Lebanese Academy of Sciences    

Sir Michael Professor June Nasrallah

June Nasrallah is the Barbara McClintock Professor of Plant Biology at Cornell University in Ithaca, New York. She received a Bachelor of Sciences degree in Biology from the American University of Beirut and a PhD degree in Genetics from Cornell University.

Dr. Nasrallah’s research interests are in the general area of plant reproductive biology with a focus on self-incompatibility, a self/non-self discrimination system that prevents self-fertilization and thereby promotes outbreeding in many plant species with perfect flowers. In collaboration with her husband, Mikhail Nasrallah (also a Professor of Plant Biology at Cornell University), she has used methods of genetics, cell biology, biochemistry, and molecular biology to identify highly polymorphic receptors and ligands that are expressed in the female and male parts of the flower and that interact to cause recognition and rejection of genetically-related pollen. This work and more recent studies of the genetic basis of evolutionary switches from out-crossing to self-fertility have potent implications for understanding the evolution of plant mating systems and also have practical applications in crop improvement.

══════════════════════════════

Task list -
1. Rewrite the part of the June Nasrallah profile that opens with "June Nasrallah is" and closes with "from Cornell University.", replacing "Cornell University" with "Cornell".
2. List the methods that the June Nasrallah profile says she has used to identify receptors and ligands in the flower.
The lines aren't needed for anything here.

══════════════════════════════

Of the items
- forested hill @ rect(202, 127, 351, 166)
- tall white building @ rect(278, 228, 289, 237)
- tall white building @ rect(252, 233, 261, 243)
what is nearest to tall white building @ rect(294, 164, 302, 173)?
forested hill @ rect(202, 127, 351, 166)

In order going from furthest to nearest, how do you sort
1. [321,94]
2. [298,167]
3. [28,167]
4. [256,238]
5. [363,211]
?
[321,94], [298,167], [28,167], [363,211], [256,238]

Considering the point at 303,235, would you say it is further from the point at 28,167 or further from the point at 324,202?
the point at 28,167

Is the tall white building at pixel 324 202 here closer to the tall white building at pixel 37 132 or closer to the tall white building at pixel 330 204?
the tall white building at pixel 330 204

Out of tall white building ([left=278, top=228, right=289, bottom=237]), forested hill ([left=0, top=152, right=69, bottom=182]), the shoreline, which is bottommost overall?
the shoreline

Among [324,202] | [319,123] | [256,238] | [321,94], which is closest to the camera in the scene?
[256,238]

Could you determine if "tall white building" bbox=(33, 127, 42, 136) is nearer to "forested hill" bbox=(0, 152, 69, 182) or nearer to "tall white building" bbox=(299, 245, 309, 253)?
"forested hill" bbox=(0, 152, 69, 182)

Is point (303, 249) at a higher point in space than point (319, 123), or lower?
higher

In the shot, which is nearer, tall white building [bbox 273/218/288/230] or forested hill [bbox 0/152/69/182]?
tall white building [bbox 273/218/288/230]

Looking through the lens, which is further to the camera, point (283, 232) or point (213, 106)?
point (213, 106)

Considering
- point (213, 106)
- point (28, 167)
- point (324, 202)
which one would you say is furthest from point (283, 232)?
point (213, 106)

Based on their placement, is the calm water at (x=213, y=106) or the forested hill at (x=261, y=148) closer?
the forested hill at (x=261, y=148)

══════════════════════════════

Answers below -
1.
June Nasrallah is the Barbara McClintock Professor of Plant Biology at Cornell in Ithaca, New York. She received a Bachelor of Sciences degree in Biology from the American University of Beirut and a PhD degree in Genetics from Cornell.

2. genetics, cell biology, biochemistry, molecular biology